» WORK ORDER 1:
In the bug report on non-BFB SCREAM results, condense the paragraph that opens "Most recent work on KNL" into a short bulleted list that keeps its main facts.
» WORK ORDER 2:
Pick up the bug report on non-BFB SCREAM results after its final sentence and write what comes next.

» TEXT PASSAGE:
************
Results not BFB when using threads, DEBUG, scream compset on any machine (ie PEM_D_PMx2.ne4pg2_ne4pg2.F2010-SCREAM-LR)

ndkeen commented 3 years ago

Most recent work on KNL (cori and theta), but I did verify this DEBUG/thread/scream test also fails on compy. I see the below tests fails with dyamond2 branch as well as scream master of of March 3rd. Without DEBUG, I have not yet encountered non-bfb issues on cori-knl. With DEBUG and using threading, it looks like there is an issue. I can run tests using ne4pg2_ne4pg2.FC5AV1C-L that pass, so it's also contained to scream compsets.

Using tests such as these will fail:

ERS_D_PMx2.ne4pg2_ne4pg2.F2010-SCREAM-HR
PEM_D_PMx2.ne4pg2_ne4pg2.F2010-SCREAM-LR
REP_D_PMx2.ne4pg2_ne4pg2.F2010-SCREAM-HR

I don't think the particular compset matters (ie F2010/F2000 or LR/HR). The default PE layout on cori-knl for these ne4 problems is single-threaded 96 MPI's (as there are only 96 elements). Using PMx2 forces threads (I also verified same issue with using less MPI's ie 48 MPI's with 2 threads each).
************
» INFORMATION PROVIDED:
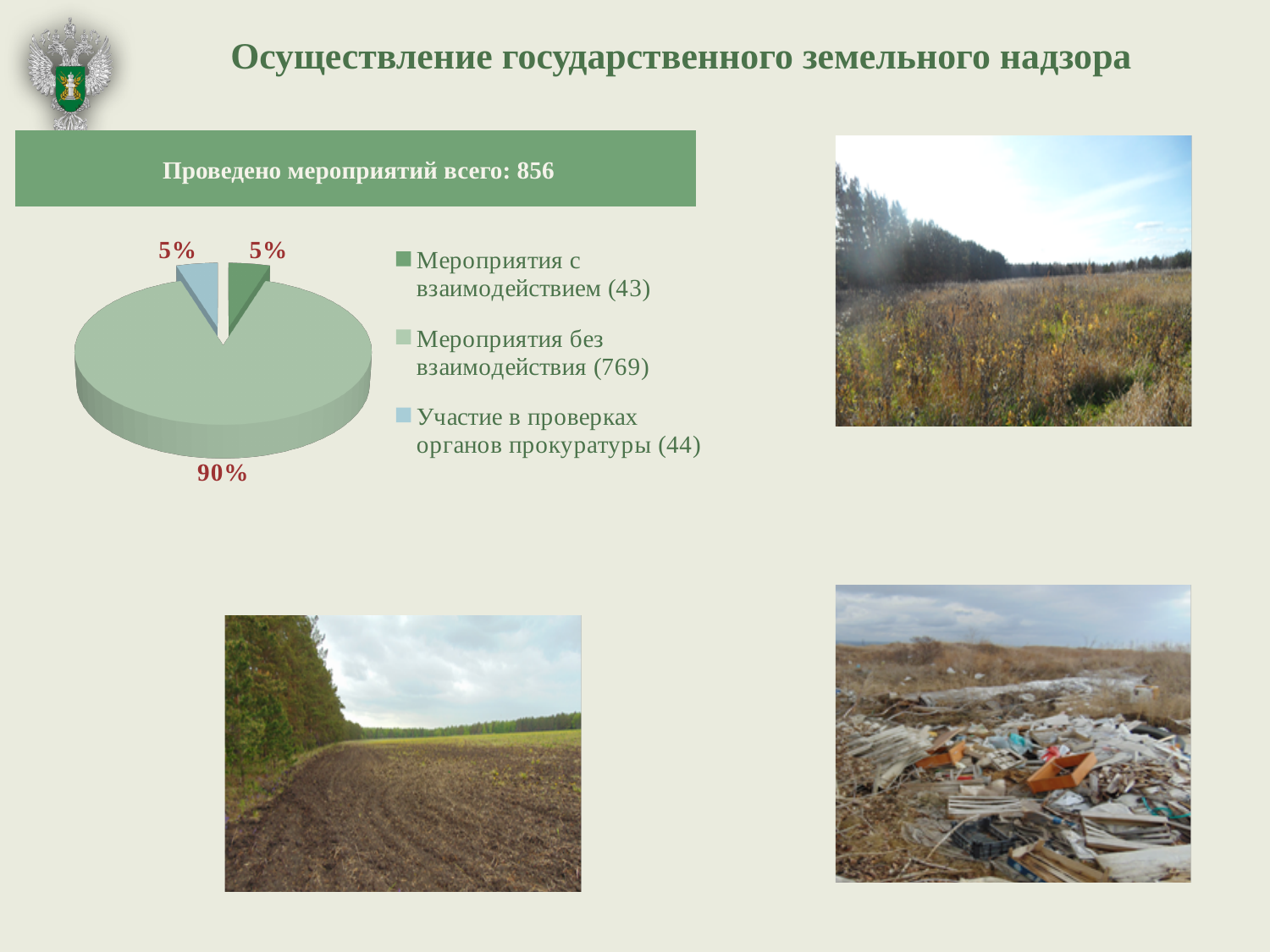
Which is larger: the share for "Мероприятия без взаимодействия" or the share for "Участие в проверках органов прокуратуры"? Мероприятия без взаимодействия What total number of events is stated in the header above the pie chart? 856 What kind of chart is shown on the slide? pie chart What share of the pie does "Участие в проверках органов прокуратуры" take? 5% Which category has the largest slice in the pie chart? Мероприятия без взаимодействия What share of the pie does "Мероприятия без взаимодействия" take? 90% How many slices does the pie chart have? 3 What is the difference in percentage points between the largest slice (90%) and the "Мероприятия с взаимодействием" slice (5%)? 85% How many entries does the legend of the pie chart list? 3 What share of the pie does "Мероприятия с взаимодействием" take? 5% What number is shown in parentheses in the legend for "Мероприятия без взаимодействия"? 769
************
» RESPONSE 1:
- Testing was done mostly on KNL (cori and theta), and the DEBUG/thread/scream test also fails on compy.
- The failing tests fail with the dyamond2 branch and with scream master of March 3rd.
- Without DEBUG, no non-bfb issues have appeared on cori-knl so far.
- With DEBUG and threading, there appears to be an issue.
- Tests using ne4pg2_ne4pg2.FC5AV1C-L pass, so the problem is limited to scream compsets.

» RESPONSE 2:
Note that I also see this same non-bfb issues on Theta. However, because we also see non-bfb even when building without DEBUG (!) on Theta, I was going to treat that as a different issue for now. On Theta, the non-bfb behavior with DEBUG is also present (with dyamond2 branch and scream master as of March 1st)

Here is confluence page that I was using to document some details, but maybe better to use github. https://acme-climate.atlassian.net/wiki/spaces/NGDNA/pages/2377121851/Tracking+errors+and+non-BFB+issues+with+dyamond2+branch

When I run 2 different cases and only change the number of MPI's (which is what PEM test should be doing), I see that the values printed in atm.log for the 2 cases diverge quickly -- at ATM step=1.

I am running the following 4 tests where I will compare results of 64 MPI's and 96 MPI's (with 2 threads) for only 2 days: 1) normal except with rrtmg instead of rrtmgp -- results are not BFB 2) normal except with clubb_sgs instead of shoc_sgs -- results not BFB 3) normal except with mg2 instead of p3 -- results ARE BFB 4) use all older options together: rrtmg, clubb, mg2 -- results ARE BFB

Therefore, because of (3), I think we can say that the source of non-bfb is within P3 as using shoc/mg2/rrtmgp seems OK.

Testing with older repos, I found that the same is true (ie results not BFB with P3 and DEBUG/threads) with scream repos of Dec 11th 2020, Oct 22nd 2020, and July 21st 2020. Note that it was only recently that we could run with DEBUG and threads due to the MPI_Waitall bug (fixed in December https://github.com/E3SM-Project/E3SM/pull/3974).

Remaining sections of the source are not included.